Defense Attorney: You understand what's going on?

LaRose: Yeah.

Court: All right.

At no time was LaRose asked by the court or either attorney whether she agreed to waive her right to a jury trial and proceed to a bench trial on stipulated facts (it is probably true, that if the Lothenbach procedure had been fully explained to her and its benefits to her pointed out, that she would have waived her right to a jury trial but that is not a question we have to answer). Further, she did not file a written waiver of her rights. Although LaRose did not object when her attorney stated that she wished to proceed on stipulated facts, Minn. R. Crim. P. 26.01, subd. 1(2)(a), requires a personal waiver of the right to a jury trial. We conclude, that on the sensitive issue of waiver of right to a jury trial, even when in the benign setting of making a record for a Lothenbach hearing, it is better to err on the side of caution. Defense counsel, prosecutor, and the district court judge should always take the time to place the defendant's waiver of rights into the record step by step.

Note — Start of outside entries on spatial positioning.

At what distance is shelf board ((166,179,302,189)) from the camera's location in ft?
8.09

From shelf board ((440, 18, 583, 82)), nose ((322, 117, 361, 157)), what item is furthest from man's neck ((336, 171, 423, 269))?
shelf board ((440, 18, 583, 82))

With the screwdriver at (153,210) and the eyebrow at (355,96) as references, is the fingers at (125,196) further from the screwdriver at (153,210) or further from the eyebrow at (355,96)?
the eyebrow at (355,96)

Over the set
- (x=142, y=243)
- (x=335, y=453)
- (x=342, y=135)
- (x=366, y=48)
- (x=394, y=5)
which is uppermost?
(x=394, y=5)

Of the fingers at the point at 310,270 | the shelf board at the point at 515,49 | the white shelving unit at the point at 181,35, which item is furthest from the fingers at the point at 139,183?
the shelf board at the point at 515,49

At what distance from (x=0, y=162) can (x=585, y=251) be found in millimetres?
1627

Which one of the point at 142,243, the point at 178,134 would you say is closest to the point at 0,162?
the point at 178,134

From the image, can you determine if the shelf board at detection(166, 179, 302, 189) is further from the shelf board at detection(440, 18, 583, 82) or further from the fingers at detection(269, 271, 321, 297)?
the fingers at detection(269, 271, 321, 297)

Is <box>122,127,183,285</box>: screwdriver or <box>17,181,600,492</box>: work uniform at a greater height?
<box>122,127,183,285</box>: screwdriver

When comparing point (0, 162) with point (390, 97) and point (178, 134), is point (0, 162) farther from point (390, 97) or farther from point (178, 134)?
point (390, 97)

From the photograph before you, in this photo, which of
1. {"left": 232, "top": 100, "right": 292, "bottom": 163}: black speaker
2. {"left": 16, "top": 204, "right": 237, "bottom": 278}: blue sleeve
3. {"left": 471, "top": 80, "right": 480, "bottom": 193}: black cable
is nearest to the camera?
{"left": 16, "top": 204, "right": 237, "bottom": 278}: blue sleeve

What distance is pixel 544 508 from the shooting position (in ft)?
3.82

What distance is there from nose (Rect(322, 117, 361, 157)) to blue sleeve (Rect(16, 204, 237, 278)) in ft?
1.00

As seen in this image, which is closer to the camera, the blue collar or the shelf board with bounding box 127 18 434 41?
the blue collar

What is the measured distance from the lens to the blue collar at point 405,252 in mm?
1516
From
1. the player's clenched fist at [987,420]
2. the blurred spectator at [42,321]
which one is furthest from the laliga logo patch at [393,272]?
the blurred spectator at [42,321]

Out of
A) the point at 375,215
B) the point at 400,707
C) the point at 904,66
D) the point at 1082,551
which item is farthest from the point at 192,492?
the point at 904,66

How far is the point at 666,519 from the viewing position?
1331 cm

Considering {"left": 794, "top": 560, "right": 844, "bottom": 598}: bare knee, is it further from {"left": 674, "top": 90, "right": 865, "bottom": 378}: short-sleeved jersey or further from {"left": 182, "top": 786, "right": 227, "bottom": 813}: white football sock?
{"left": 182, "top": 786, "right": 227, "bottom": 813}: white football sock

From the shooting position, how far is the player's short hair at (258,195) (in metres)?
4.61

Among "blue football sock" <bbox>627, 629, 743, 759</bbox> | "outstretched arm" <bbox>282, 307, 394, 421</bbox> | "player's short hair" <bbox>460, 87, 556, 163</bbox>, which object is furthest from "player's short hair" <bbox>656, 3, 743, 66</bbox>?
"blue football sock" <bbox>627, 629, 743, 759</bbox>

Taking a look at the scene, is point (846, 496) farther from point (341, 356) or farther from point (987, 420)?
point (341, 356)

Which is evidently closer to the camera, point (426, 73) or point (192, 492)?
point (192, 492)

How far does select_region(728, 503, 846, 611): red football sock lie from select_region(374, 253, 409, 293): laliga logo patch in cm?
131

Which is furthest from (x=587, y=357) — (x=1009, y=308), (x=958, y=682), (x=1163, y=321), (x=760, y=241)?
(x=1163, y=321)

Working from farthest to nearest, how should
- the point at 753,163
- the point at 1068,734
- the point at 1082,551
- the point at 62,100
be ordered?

We note that the questioning and LaRose's responses after the judge found her guilty were in the sentencing context. Thus, those questions do not demonstrate a clear personal waiver of her right to a jury trial. Reluctantly, we reverse and remand this case for further proceedings. The defendant's waiver of her right to a jury trial, as evidenced by the record, did not meet the needed threshold.

Reversed and remanded.

* Retired judge of the Minnesota Court of Appeals, serving by appointment pursuant to Minn. Const. art. VI, 10.

[1] State v. Lothenbach, 296 N.W.2d 854, 857 (Minn. 1980), recognized that a defendant may avoid a trial and preserve the right to appeal by pleading not guilty, waiving the right to a jury trial, and stipulating to the state's case.